Vote on PEP 308: Ternary Operator
Beni Cherniavsky
cben at techunix.technion.ac.il
Mon Mar 3 03:49:38 EST 2003
On 2003-03-02, Anders Hammarquist wrote:
> Hmm, there was the Q option (fill-in). So if nothing else, you can always
> come up with 3 randomly horrendous syntaxes, and then reject those three.
> Of course, you also have to just how horrendous you syntax is...
>
Hey, that's easy <wink>:
$$
x_\lambda =
\begin{cases}
x & \text{if $\lambda$ is an eigenvalue;}\\
-x & \text{if $-\lambda$ is an eigenvalue;}\\
0 & \text{otherwise.}
\end{cases}
$$
http://www.math.harvard.edu/texman/node26.html#SECTION00089000000000000000
As long as you keep the TeX flavour, it's still unacceptably
unpythonic. E.g.:
x[l] = cases { x if eigenvalue(l),
-x if eigenvalue(-1),
0 otherwise }
Oops, wait, that's not that bad :-). The ``cases`` keyword can be
omitted and the braces should perhaps become parentheses...

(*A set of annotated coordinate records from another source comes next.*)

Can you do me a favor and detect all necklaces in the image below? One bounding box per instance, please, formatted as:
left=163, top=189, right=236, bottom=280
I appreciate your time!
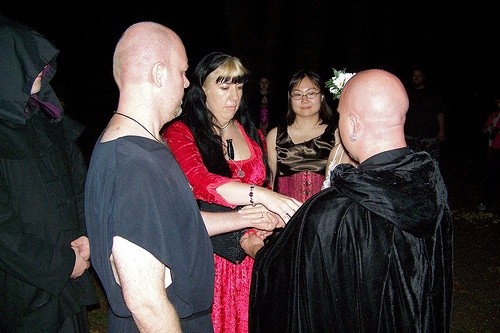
left=227, top=145, right=245, bottom=178
left=260, top=90, right=268, bottom=95
left=221, top=120, right=230, bottom=131
left=113, top=111, right=194, bottom=192
left=293, top=119, right=319, bottom=142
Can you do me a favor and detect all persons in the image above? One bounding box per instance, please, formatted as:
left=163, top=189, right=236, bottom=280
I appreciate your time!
left=84, top=21, right=285, bottom=333
left=475, top=97, right=500, bottom=211
left=0, top=24, right=100, bottom=333
left=248, top=68, right=454, bottom=333
left=162, top=52, right=304, bottom=333
left=252, top=70, right=359, bottom=203
left=404, top=70, right=446, bottom=160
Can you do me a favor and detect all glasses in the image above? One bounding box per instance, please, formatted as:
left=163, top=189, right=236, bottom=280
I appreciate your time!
left=289, top=88, right=321, bottom=100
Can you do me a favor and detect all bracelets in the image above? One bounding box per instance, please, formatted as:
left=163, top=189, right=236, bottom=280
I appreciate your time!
left=249, top=184, right=254, bottom=204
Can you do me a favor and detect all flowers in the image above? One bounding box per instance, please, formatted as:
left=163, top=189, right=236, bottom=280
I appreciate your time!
left=325, top=68, right=356, bottom=100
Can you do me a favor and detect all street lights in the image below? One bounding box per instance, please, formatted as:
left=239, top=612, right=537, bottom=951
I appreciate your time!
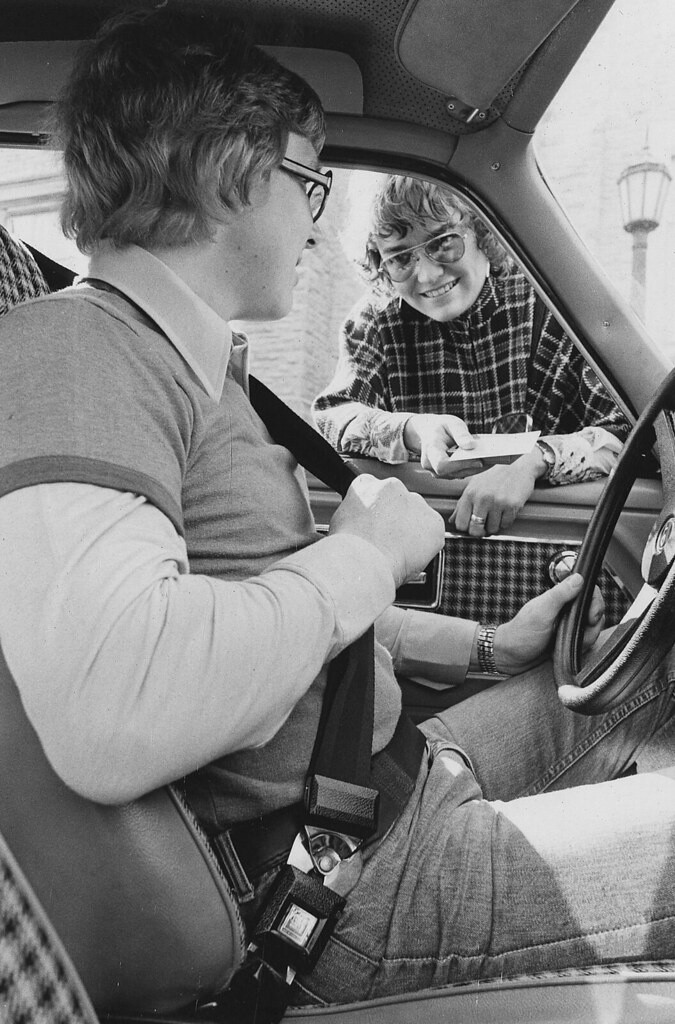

To make it horrendously unaceptable (but readable, after all I'm
mimicing math notation), let's do ascii art <;->:
x[l] = / x if eigenvalue(l),
| -x if eigenvalue(-1),
\ 0 otherwise
(there is variable number of ``|`` lines; you can't go lower than two
options, since then the construct is redudant).
--
Beni Cherniavsky <cben at tx.technion.ac.il>
True elegance has negative overhead so it isn't subject to tradeoffs.